Elena langsung membantu ibunya di dapur mengambilkan minuman dan cemilan seadanya, tak lupa membangunkan bapaknya yang sudah tidak bekerja.

“Meminang?” Haryo juga terkejut sama seperti Dewi tadi, ia pun menoleh pada Elena seolah meminta kepastian.

Elena mengangguk. “Mas Ditya punya niat serius ke Lena, Pak. Keluarganya juga sudah menerima Lena,” katanya.

“Benar, Pak Haryo dan Bu Dewi. Perkenalkan, saya Vera dan ini suami saya Hanung, kami orang tua dari Ditya. Kedatangan kami ke sini selain untuk menjalin silaturahmi, kami juga ingin meminang Elena untuk menjadi istri Ditya. Mereka sudah sama-sama dewasa, rasanya menunda untuk menyatukan mereka kuranglah tepat, jadi kami pun setuju dan menunggu izin dari orang tua Elena,” jelas Vera kemudian menambahkan. “Maaf, anak kami sudah pernah menikah, tetapi bercerai beberapa tahun lalu. Lalu, Elena kembali membangkitkan keinginannya untuk menikah, Pak, Bu,” tambahnya.

Haryo manggut-manggut, sebenarnya status tak ada masalah selama sudah tidak saling mengganggu dan mampu memperbaiki diri juga saling mencintai. Jodoh tidak bisa ditebak, mau bertemu disaat masih bujang atau setelah gagal.

“Kamu sudah yakin?” tanya Haryo pada Elena.

“Sudah, Pak,” jawab Elena menahan gemuruh di dadanya, sebab harus membohongi orang tuanya.
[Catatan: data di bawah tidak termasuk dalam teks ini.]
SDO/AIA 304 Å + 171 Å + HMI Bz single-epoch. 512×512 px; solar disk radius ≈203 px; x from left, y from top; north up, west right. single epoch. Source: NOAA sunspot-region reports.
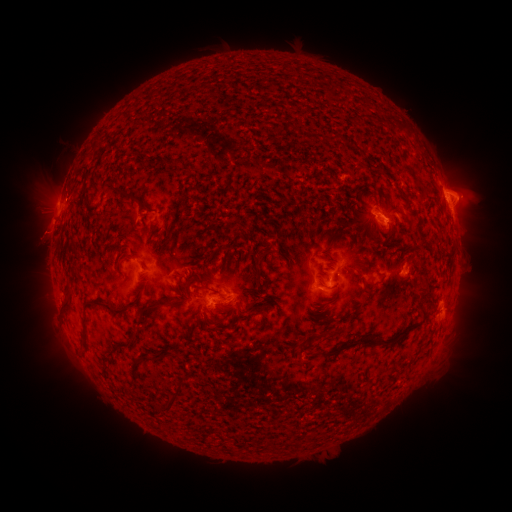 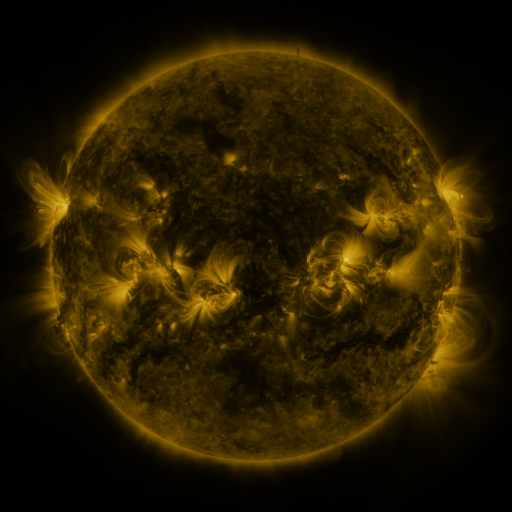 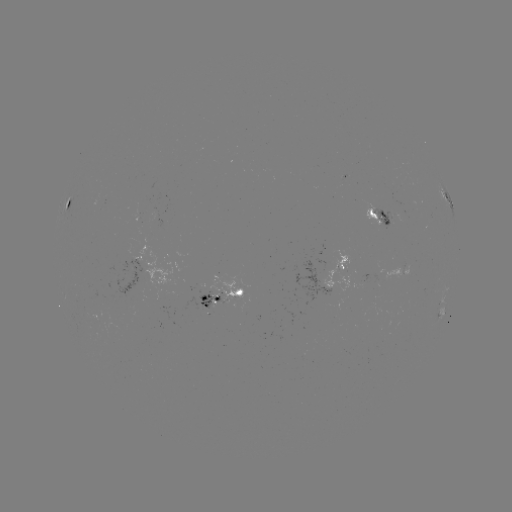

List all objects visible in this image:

“Ya, kalau sudah sama-sama suka, kami orang tua hanya bisa mendukung dan mendoakan. Kami juga sudah terlalu tua, khawatir mati duluan sebelum Lena bisa menikah. Maklum, kami pun menikah diusia yang tua juga, heheh,” kata Haryo.

“Jadi, niat kami diterima, Pak?” tanya Hanung.
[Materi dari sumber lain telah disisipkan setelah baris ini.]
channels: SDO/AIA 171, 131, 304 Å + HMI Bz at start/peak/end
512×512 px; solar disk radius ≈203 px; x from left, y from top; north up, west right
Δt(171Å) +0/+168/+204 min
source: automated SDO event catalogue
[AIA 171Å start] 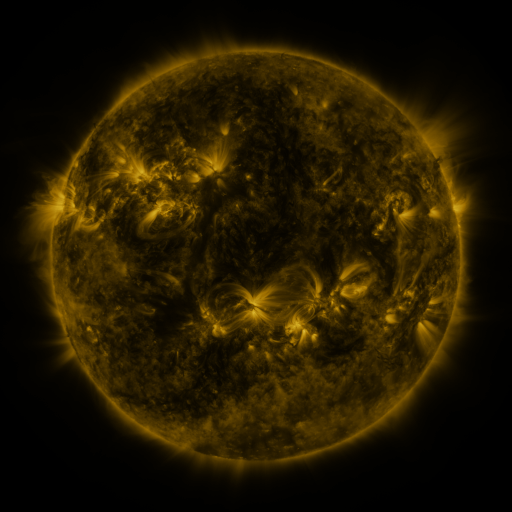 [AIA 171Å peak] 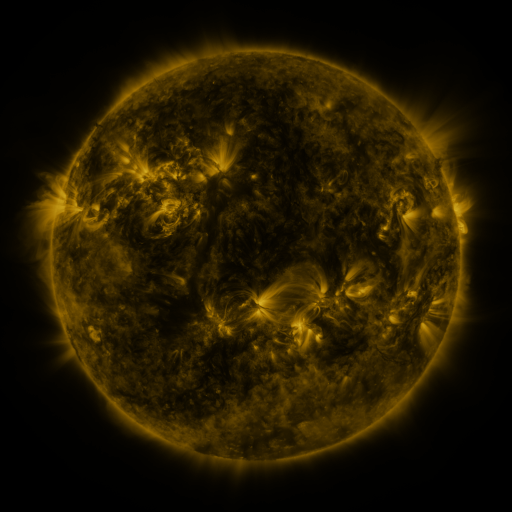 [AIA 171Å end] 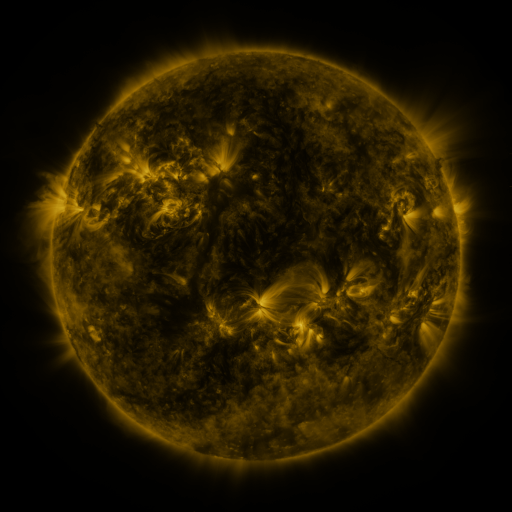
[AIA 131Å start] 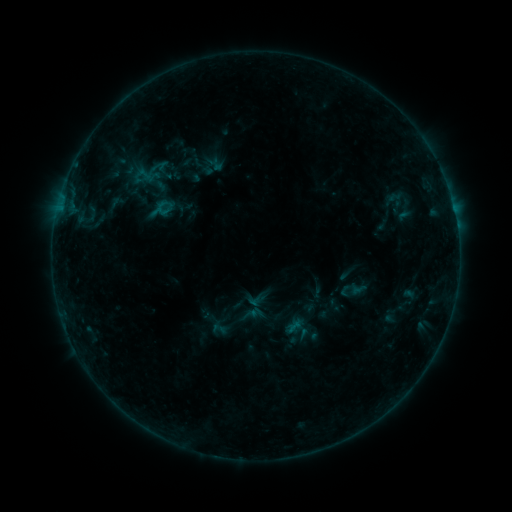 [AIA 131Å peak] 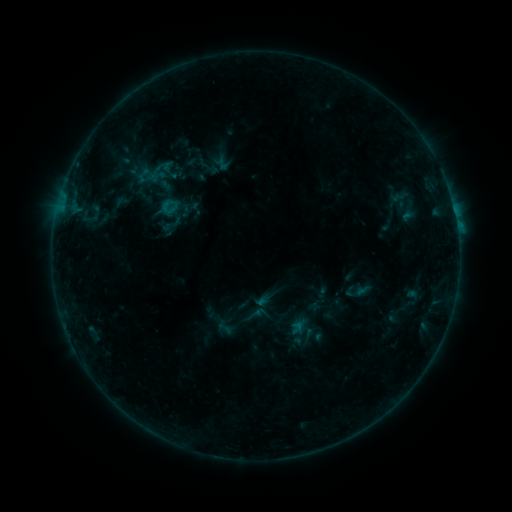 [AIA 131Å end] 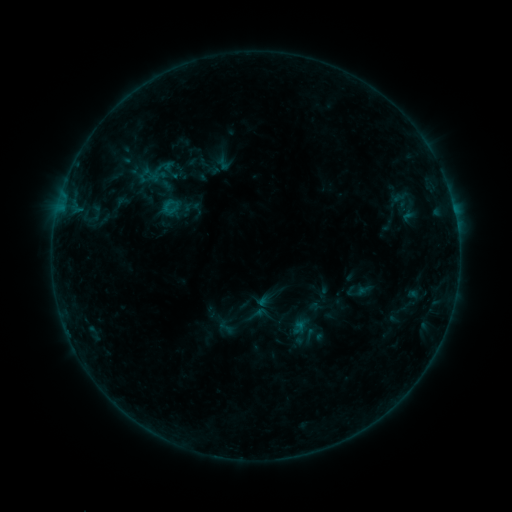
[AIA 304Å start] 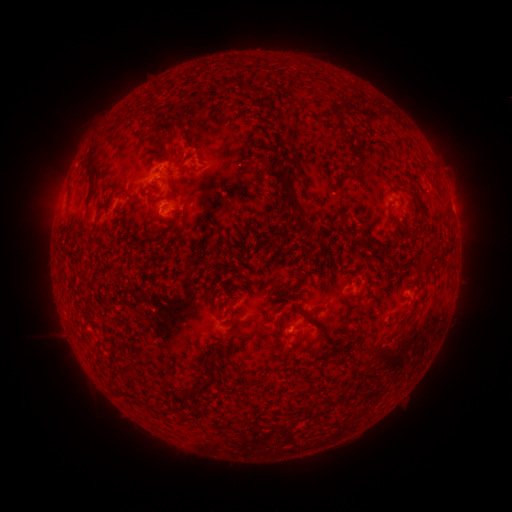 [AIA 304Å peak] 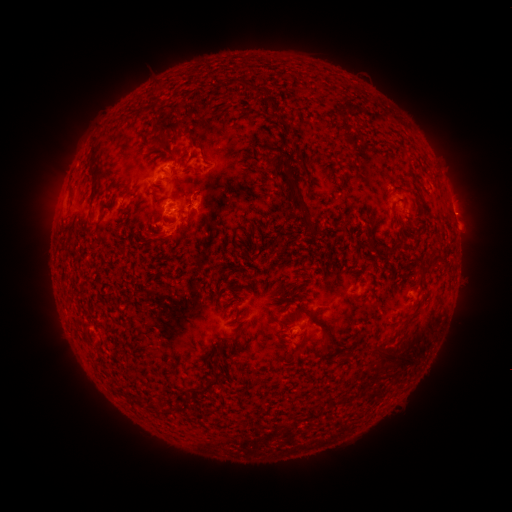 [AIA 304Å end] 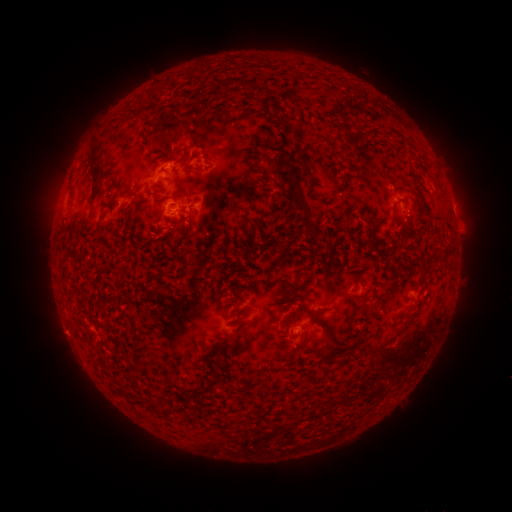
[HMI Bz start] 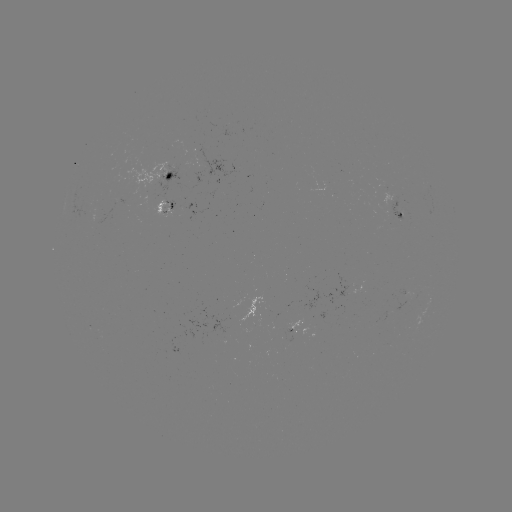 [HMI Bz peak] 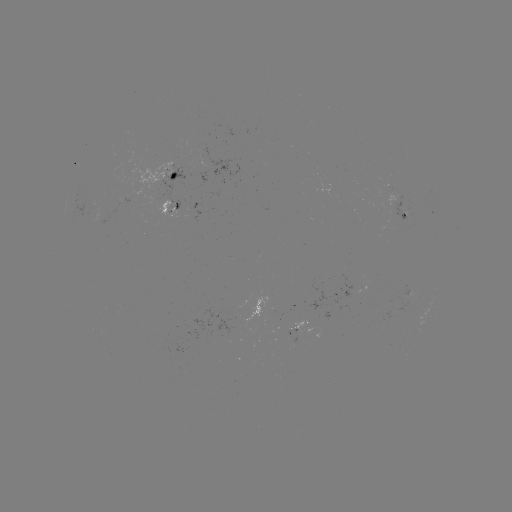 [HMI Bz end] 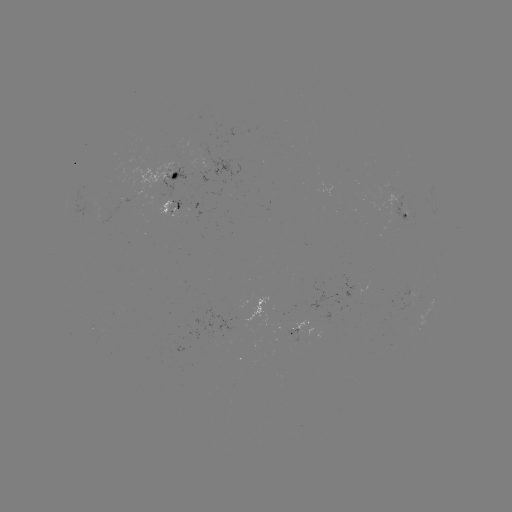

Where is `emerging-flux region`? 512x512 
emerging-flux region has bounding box [381, 181, 392, 191].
Haryo dan Dewi kompak mengangguk, sama sekali tak ada kesulitan di sana, bahkan tidak ada pertanyaan Aditya bekerja di mana atau yang lain, semudah itu bertemu orang tua Elena dan mendapatkan restunya.

***

Pernikahan akan dilaksanakan di kediaman orang tua Elena, hanya dihadiri saksi dan keluarga saja, semuanya serba mendadak dan harus cepat untuk mengejar usia kandungan Elena yang semakin hari semakin bertambah, apalagi wanita itu tak bisa menahan mual dan menutupi muntahnya terlalu lama.

Elena pun mengajukan cuti mendadak, sedangkan Aditya masih bekerja seperti biasa supaya rahasia mereka aman kemudian mengambil cuti sehari sebelum acara pernikahan.

“Mual banget?” tanya Vera menghampiri Elena yang baru saja selesai make up.

“Sedikit, Tan-Ma, maaf!” Elena masih segan mengubah panggilannya pada Vera.

Vera mengangguk. “Sabar ya, tahan sebentar lagi!”

“Iya, Ma, terima kasih!” Elena tersenyum begitu tangan Vera mengusap perutnya, setidaknya masih ada yang perhatian, sebab Aditya seakan tak peduli.

Elena digandeng keluar untuk duduk di samping Aditya, semua orang sudah siap dan akad nikah pun dilaksanakan. Dalam sekejap status mereka berubah, Elena telah sah menjadi istri Aditya dan anak di kandungannya itu mendapatkan jaminan.

Acaranya jauh dari kata mewah untuk sekelas presdir, walaupun begitu yang terpenting adalah sahnya dan rasa aman.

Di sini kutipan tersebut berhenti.